Items from a dataset
######
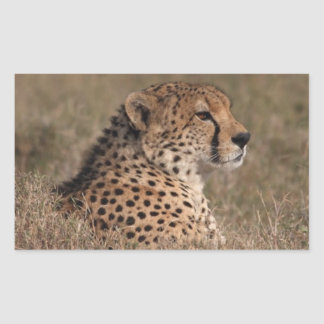 The Spotted Sphinx Rectangular Sticker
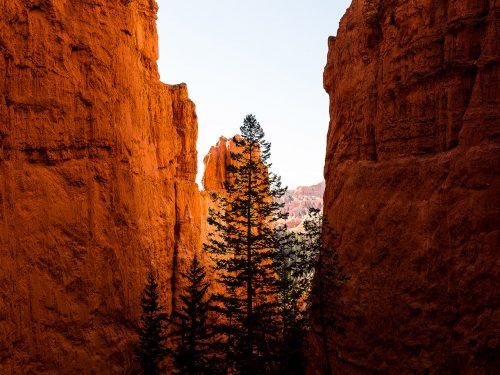 #62 USA – Bryce Canyon NP #9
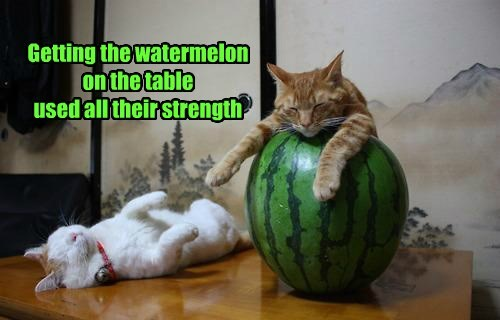 used strength watermelon caption Cats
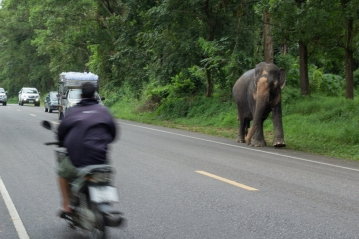 In Thailand traffic comes in all shapes and sizes
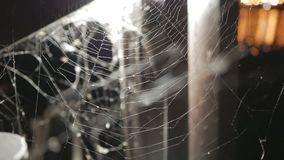 La araña en una telaraña durante noche metrajes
######
Print all the entries exactly as they appear, without the pictures.

**SOLVED EXERCISE:**
 The Spotted Sphinx Rectangular Sticker
 #62 USA – Bryce Canyon NP #9
 used strength watermelon caption Cats
 In Thailand traffic comes in all shapes and sizes
 La araña en una telaraña durante noche metrajes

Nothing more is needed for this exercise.